■ Exercise material ■
· · · · ·
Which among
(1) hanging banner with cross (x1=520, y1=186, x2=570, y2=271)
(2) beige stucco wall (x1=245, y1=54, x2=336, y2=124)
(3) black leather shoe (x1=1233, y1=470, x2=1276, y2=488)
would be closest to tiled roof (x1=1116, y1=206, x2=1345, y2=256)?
· · · · ·
■ Brief ■
Write out all of the rows above as a numbered list, skipping any blank lines.

■ Written reply ■
1. Which among
2. (1) hanging banner with cross (x1=520, y1=186, x2=570, y2=271)
3. (2) beige stucco wall (x1=245, y1=54, x2=336, y2=124)
4. (3) black leather shoe (x1=1233, y1=470, x2=1276, y2=488)
5. would be closest to tiled roof (x1=1116, y1=206, x2=1345, y2=256)?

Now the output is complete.